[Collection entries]
· · · ·
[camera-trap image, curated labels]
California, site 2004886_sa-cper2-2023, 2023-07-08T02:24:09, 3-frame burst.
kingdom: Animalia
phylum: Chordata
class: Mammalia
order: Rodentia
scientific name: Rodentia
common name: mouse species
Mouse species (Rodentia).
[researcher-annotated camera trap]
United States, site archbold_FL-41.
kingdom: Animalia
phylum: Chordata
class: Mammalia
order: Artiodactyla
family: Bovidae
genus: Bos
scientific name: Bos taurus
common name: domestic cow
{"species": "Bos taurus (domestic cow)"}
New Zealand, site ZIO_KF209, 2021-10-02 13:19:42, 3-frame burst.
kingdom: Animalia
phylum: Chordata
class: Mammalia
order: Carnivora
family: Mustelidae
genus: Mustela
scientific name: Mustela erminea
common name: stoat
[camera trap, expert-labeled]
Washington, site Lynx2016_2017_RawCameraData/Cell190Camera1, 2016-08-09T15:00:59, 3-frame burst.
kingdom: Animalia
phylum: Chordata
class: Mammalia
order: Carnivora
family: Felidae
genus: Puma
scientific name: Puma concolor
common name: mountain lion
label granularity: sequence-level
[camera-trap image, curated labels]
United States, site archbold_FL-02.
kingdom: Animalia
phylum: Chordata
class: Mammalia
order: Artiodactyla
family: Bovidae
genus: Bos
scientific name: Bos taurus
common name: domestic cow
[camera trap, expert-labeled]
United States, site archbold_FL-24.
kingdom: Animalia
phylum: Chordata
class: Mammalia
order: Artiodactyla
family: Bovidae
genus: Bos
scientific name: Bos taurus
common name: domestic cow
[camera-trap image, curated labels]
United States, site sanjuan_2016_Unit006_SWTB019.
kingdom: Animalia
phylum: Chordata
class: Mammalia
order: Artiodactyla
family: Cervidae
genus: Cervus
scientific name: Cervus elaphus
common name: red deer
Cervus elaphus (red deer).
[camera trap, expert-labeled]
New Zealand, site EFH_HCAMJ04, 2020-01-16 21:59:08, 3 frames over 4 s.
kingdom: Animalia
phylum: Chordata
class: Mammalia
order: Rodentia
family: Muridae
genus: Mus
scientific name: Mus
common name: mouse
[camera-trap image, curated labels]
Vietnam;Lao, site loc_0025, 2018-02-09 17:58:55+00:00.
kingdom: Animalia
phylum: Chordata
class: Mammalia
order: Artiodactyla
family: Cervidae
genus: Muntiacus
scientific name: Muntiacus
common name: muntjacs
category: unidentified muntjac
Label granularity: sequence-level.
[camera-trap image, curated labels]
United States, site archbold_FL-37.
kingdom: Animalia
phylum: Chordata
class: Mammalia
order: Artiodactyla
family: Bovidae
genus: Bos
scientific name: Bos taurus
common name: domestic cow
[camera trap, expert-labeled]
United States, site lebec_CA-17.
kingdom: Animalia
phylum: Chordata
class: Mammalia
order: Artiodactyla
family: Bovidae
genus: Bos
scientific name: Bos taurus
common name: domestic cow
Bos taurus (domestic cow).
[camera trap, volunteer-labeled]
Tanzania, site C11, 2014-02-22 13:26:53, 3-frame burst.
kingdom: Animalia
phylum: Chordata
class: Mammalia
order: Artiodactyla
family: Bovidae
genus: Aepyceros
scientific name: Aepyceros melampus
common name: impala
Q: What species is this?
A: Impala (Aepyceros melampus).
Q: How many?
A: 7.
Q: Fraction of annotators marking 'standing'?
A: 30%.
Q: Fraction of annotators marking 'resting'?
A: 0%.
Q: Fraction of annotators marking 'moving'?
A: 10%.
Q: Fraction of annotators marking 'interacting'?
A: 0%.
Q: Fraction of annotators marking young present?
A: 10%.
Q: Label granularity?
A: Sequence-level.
· · · ·
-- Try it --
Retype exactly, please, each line from the line that contains "[camera trap, volunteer-labeled]" through the last line of the entries above, with nothing added.

-- Finished exercise --
[camera trap, volunteer-labeled]
Tanzania, site C11, 2014-02-22 13:26:53, 3-frame burst.
kingdom: Animalia
phylum: Chordata
class: Mammalia
order: Artiodactyla
family: Bovidae
genus: Aepyceros
scientific name: Aepyceros melampus
common name: impala
Q: What species is this?
A: Impala (Aepyceros melampus).
Q: How many?
A: 7.
Q: Fraction of annotators marking 'standing'?
A: 30%.
Q: Fraction of annotators marking 'resting'?
A: 0%.
Q: Fraction of annotators marking 'moving'?
A: 10%.
Q: Fraction of annotators marking 'interacting'?
A: 0%.
Q: Fraction of annotators marking young present?
A: 10%.
Q: Label granularity?
A: Sequence-level.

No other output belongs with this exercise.